Examine the records and identify each line that includes the string "frames". Copy those lines.

##########

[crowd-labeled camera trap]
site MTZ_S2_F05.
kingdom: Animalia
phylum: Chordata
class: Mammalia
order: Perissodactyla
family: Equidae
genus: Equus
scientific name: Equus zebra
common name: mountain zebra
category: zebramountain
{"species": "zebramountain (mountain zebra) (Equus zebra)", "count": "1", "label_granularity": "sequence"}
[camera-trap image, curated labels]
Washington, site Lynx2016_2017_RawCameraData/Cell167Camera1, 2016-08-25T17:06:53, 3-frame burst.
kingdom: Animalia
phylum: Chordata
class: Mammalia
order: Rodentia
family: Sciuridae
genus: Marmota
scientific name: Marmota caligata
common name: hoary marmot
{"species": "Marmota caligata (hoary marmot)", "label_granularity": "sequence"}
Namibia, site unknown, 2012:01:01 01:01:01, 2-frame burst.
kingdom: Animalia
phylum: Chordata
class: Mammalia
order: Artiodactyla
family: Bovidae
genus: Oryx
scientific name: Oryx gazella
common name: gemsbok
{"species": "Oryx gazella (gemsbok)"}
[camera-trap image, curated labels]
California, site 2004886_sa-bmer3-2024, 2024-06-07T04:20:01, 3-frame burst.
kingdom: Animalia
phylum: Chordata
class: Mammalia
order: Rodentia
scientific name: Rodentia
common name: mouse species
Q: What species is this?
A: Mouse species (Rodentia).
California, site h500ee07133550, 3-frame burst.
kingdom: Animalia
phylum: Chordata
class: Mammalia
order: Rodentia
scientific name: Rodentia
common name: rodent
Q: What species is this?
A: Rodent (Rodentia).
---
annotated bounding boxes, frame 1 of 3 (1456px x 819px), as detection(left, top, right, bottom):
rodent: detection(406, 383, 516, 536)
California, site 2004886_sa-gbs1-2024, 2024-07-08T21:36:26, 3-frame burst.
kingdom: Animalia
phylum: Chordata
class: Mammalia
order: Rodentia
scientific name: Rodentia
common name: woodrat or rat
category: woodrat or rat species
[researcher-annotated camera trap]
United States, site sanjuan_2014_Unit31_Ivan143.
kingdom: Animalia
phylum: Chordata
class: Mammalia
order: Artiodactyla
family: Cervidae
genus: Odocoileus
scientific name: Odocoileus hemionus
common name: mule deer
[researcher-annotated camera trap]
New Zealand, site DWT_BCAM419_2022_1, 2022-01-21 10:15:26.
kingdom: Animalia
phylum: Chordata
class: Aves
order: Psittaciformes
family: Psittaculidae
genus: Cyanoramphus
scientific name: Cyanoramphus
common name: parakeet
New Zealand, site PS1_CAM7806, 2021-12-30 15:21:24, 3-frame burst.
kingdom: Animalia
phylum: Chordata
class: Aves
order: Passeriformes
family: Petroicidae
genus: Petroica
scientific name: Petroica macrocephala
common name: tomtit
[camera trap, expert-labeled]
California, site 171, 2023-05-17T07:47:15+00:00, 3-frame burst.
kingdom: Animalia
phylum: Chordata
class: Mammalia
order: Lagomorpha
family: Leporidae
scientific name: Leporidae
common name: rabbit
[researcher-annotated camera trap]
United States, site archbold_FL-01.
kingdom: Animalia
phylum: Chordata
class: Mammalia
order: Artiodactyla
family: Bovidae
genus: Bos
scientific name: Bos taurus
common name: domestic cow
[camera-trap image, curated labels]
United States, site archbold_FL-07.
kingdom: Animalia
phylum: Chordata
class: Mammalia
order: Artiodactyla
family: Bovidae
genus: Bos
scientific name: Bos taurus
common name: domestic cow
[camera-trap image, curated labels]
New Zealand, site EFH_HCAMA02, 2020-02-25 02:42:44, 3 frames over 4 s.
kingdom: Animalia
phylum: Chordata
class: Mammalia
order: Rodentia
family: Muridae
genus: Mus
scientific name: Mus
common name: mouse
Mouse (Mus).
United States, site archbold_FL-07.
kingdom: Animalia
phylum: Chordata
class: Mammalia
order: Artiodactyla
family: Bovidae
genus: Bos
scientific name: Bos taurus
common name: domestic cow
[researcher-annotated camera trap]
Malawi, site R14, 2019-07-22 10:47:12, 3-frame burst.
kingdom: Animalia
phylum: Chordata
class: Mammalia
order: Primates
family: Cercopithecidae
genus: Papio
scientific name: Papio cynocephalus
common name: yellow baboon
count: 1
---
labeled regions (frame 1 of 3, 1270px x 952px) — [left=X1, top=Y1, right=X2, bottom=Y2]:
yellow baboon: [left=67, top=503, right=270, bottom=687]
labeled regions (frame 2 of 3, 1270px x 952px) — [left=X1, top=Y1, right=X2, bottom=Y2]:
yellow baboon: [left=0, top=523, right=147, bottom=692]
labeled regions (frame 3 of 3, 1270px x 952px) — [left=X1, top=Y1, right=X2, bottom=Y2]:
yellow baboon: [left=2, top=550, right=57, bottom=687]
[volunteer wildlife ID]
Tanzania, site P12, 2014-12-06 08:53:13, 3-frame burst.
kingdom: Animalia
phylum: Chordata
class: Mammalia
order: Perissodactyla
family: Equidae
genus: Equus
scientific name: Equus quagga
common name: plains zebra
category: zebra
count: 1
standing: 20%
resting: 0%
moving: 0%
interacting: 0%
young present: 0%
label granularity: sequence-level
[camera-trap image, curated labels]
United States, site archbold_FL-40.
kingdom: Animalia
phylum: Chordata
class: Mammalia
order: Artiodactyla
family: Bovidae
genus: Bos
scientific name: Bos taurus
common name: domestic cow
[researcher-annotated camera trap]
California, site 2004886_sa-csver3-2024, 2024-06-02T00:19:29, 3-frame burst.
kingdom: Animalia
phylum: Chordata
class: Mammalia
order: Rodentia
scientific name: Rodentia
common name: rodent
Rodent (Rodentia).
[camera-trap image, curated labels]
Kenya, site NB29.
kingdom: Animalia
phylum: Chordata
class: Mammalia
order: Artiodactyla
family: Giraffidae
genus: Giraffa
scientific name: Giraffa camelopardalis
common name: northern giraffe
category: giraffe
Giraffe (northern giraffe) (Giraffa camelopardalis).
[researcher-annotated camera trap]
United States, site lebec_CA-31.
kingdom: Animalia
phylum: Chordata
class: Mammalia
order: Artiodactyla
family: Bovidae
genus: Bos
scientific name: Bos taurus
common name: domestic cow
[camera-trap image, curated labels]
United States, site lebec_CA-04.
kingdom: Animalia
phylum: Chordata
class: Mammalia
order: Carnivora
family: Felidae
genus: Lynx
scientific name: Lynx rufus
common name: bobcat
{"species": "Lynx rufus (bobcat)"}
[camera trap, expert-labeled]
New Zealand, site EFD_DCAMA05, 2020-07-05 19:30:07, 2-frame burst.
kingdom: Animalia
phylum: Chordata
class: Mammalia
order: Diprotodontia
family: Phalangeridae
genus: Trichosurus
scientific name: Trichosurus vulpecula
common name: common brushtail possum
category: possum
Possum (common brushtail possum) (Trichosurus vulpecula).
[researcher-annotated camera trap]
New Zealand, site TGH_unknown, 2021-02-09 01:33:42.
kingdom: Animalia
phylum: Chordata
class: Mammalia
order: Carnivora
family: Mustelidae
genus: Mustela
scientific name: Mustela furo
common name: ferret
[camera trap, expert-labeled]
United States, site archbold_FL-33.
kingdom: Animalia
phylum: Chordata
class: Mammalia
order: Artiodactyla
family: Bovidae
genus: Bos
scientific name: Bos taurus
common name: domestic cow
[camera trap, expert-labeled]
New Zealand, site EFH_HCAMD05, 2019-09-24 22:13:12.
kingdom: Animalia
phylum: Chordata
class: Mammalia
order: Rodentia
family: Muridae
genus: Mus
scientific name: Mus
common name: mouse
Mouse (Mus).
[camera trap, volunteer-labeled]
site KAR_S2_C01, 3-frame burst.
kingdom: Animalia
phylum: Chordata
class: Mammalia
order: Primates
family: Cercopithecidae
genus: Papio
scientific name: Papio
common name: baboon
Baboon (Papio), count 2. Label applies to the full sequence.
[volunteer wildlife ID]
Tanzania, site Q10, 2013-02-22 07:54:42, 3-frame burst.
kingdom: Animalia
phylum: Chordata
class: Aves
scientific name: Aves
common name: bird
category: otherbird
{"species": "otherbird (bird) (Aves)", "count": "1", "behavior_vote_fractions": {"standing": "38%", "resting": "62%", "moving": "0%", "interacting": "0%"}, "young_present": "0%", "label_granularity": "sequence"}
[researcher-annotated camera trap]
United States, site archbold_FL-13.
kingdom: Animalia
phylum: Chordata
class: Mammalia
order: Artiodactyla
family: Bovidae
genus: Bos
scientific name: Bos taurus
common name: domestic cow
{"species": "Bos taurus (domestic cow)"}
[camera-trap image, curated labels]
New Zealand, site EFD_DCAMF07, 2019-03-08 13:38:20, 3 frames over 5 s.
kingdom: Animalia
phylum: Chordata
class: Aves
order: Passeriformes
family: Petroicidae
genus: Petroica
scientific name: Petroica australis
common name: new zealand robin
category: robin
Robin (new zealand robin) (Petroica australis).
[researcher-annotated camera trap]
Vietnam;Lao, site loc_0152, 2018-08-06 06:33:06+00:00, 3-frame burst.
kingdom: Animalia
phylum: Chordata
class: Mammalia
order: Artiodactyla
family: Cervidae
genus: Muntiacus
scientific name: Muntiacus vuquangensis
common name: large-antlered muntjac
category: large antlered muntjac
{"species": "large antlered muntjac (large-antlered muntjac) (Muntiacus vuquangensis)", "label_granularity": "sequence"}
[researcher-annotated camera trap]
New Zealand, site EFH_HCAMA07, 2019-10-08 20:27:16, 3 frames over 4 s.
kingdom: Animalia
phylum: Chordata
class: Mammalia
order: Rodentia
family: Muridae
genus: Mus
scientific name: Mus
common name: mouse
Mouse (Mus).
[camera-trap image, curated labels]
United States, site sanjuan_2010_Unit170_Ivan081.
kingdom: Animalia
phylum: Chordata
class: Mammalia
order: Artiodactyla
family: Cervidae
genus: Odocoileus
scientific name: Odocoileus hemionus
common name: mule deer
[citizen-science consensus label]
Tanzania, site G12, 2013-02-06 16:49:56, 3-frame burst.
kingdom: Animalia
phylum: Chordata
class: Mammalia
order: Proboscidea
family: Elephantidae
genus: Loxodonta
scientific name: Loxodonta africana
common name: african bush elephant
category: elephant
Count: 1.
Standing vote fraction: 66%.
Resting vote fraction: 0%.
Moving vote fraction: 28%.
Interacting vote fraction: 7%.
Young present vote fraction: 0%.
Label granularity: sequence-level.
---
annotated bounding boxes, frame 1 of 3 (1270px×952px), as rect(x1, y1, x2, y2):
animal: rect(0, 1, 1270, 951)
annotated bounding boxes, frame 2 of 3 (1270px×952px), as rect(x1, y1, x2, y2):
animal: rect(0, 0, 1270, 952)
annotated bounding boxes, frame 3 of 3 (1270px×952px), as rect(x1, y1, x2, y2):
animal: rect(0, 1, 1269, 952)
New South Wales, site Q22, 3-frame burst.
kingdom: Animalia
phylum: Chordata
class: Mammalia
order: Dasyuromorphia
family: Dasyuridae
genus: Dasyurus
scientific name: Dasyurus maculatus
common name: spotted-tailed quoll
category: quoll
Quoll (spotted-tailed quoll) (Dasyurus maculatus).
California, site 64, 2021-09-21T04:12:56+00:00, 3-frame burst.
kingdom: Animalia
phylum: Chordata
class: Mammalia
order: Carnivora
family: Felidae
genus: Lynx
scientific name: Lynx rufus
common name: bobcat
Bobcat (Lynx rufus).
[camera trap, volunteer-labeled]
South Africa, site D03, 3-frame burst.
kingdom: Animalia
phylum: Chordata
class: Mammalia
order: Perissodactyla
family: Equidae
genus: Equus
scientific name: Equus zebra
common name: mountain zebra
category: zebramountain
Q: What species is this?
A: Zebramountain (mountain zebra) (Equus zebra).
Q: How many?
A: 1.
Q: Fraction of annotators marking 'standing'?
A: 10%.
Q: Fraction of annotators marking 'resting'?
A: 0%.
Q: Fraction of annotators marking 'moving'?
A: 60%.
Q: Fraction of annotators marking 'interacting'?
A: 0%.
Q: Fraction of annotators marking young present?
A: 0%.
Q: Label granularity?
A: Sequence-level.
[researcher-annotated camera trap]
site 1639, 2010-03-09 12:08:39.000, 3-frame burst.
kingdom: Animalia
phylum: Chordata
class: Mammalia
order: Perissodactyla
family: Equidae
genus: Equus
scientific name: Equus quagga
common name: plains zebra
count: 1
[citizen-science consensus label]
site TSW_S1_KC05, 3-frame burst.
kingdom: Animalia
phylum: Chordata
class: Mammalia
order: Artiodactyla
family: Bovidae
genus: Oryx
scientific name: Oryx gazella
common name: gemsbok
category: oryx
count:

##########

■ Task solution ■
New Zealand, site EFH_HCAMA02, 2020-02-25 02:42:44, 3 frames over 4 s.
New Zealand, site EFD_DCAMF07, 2019-03-08 13:38:20, 3 frames over 5 s.
New Zealand, site EFH_HCAMA07, 2019-10-08 20:27:16, 3 frames over 4 s.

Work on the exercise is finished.